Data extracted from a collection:
----

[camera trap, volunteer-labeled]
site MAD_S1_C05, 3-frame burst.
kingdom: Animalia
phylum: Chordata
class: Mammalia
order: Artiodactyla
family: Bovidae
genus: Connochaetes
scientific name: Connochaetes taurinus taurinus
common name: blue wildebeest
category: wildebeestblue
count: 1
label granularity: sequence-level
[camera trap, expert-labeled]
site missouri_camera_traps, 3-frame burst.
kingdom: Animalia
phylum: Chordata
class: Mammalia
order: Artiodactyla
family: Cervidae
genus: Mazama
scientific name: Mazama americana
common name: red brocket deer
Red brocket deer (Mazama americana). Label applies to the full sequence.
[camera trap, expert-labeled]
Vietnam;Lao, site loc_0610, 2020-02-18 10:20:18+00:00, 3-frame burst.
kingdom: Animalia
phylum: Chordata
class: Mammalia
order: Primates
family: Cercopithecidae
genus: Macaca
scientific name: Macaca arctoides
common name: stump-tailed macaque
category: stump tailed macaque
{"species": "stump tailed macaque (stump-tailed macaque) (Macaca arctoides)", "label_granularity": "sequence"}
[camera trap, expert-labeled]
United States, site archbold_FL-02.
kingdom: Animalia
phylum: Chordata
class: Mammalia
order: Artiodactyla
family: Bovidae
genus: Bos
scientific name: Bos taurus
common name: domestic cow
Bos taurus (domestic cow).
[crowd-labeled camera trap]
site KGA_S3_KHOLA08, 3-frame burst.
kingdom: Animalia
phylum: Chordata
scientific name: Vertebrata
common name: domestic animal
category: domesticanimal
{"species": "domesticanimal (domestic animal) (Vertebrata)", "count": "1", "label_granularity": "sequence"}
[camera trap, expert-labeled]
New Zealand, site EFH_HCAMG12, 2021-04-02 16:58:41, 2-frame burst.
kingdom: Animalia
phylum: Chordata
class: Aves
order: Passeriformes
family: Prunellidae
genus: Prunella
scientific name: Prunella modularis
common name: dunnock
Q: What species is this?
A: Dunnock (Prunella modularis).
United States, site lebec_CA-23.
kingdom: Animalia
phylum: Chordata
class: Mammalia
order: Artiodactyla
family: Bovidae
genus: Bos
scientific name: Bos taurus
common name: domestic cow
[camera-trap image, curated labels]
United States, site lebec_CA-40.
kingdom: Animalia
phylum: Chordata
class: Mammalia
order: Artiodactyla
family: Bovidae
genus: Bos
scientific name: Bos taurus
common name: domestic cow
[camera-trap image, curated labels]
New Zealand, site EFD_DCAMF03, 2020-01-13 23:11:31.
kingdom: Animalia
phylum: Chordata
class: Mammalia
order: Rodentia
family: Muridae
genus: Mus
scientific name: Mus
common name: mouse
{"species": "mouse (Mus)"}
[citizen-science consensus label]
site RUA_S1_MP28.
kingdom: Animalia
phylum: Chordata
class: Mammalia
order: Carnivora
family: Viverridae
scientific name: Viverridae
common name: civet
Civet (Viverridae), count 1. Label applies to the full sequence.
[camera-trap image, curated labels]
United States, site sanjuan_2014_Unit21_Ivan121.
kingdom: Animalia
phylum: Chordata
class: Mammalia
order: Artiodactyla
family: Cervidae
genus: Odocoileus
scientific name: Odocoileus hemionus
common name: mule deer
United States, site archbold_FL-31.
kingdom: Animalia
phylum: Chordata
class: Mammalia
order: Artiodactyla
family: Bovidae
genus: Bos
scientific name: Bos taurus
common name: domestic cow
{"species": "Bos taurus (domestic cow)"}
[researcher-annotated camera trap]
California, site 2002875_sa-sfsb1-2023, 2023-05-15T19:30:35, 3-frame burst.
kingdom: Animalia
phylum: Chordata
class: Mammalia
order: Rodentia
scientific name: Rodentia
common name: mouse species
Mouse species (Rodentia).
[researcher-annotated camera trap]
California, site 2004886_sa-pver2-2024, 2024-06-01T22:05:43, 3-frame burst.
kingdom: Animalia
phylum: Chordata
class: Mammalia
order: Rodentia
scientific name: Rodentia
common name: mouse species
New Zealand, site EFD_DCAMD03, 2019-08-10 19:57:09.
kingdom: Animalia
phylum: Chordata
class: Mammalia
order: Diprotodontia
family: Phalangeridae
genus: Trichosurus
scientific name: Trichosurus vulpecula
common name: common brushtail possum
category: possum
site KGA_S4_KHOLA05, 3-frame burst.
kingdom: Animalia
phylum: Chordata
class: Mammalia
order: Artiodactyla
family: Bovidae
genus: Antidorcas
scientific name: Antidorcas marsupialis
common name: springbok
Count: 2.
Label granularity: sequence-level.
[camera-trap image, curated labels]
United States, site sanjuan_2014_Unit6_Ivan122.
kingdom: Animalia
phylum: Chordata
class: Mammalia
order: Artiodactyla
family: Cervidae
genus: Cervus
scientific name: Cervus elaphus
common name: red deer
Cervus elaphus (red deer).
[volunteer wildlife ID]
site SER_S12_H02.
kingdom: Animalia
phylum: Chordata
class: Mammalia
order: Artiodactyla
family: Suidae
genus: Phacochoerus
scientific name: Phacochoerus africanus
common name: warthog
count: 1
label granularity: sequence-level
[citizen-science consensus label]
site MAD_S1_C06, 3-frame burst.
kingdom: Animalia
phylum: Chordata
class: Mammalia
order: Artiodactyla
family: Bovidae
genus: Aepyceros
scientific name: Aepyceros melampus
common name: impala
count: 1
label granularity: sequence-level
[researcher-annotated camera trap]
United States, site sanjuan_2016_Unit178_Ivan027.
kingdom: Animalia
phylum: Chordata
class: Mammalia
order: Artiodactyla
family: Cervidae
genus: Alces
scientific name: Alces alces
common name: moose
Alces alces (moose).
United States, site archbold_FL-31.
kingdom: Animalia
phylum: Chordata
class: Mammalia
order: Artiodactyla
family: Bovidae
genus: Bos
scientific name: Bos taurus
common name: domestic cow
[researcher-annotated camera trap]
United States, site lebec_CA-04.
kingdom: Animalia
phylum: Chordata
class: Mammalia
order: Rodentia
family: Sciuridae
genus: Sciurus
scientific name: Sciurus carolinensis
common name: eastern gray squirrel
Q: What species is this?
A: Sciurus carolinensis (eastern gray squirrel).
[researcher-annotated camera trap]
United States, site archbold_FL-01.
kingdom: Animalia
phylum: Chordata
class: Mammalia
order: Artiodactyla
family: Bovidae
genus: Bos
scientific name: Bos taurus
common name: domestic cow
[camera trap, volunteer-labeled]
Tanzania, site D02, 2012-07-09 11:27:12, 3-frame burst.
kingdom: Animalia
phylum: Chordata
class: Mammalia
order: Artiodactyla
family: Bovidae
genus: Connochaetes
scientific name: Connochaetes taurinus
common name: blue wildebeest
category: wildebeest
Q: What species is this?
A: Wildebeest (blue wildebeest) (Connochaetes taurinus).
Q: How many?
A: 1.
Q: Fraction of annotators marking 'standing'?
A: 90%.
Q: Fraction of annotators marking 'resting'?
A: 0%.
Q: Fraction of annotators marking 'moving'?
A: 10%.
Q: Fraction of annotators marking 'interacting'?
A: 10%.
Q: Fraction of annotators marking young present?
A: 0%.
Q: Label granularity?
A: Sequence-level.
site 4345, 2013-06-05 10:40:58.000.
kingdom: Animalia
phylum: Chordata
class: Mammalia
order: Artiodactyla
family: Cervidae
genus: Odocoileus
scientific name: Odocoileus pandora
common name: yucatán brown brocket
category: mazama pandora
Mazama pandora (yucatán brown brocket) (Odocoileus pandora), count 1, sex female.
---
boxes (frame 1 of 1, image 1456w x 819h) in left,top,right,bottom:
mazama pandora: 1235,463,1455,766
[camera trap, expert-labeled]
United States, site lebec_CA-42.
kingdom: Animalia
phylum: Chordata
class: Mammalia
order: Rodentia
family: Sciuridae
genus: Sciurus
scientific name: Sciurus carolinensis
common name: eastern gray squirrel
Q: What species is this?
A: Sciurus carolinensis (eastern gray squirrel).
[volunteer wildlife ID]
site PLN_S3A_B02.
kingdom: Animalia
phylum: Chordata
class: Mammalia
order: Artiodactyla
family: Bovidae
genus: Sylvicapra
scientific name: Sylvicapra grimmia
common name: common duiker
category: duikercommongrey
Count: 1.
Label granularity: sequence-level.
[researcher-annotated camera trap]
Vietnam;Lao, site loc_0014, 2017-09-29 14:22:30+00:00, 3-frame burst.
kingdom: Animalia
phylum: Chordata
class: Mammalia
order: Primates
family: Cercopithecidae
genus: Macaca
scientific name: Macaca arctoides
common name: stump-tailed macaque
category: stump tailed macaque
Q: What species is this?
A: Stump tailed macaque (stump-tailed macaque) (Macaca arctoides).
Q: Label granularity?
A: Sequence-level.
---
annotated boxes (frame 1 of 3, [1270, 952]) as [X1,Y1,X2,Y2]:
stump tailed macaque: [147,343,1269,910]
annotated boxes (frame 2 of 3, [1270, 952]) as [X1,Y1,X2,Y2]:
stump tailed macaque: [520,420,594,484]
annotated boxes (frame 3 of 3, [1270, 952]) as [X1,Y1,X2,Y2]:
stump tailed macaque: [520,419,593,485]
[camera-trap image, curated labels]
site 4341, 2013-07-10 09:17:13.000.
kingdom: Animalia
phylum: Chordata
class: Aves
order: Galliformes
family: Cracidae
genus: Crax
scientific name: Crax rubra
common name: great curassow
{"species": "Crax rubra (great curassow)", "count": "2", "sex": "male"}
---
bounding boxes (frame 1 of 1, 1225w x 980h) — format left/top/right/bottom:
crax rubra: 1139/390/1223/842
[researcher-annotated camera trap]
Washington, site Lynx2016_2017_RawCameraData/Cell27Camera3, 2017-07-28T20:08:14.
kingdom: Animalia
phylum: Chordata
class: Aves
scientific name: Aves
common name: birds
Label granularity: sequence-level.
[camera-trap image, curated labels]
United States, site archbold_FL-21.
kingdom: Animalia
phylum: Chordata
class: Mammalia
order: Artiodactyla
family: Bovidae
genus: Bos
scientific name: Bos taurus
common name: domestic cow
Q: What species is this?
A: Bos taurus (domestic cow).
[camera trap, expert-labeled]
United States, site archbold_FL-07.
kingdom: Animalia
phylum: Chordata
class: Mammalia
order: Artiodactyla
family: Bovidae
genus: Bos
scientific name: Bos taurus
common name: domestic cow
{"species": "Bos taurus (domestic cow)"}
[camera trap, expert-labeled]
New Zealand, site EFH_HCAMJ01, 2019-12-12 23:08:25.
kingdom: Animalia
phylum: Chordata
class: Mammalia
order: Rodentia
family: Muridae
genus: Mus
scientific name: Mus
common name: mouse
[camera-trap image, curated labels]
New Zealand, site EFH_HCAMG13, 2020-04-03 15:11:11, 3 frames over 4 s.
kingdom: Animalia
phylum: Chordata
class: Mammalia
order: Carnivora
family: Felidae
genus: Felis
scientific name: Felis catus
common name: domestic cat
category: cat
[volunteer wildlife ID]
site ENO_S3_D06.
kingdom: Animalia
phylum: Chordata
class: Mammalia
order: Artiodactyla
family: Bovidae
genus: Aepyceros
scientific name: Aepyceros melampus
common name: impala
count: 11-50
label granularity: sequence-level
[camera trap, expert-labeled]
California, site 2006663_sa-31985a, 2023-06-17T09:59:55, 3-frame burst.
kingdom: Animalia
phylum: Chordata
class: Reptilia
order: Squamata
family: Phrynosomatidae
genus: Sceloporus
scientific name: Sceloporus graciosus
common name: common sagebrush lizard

----

**Exercise prompt:**
Scan the data above and copy every line with "California" in it.

**Solution to the problem:**
California, site 2002875_sa-sfsb1-2023, 2023-05-15T19:30:35, 3-frame burst.
California, site 2004886_sa-pver2-2024, 2024-06-01T22:05:43, 3-frame burst.
California, site 2006663_sa-31985a, 2023-06-17T09:59:55, 3-frame burst.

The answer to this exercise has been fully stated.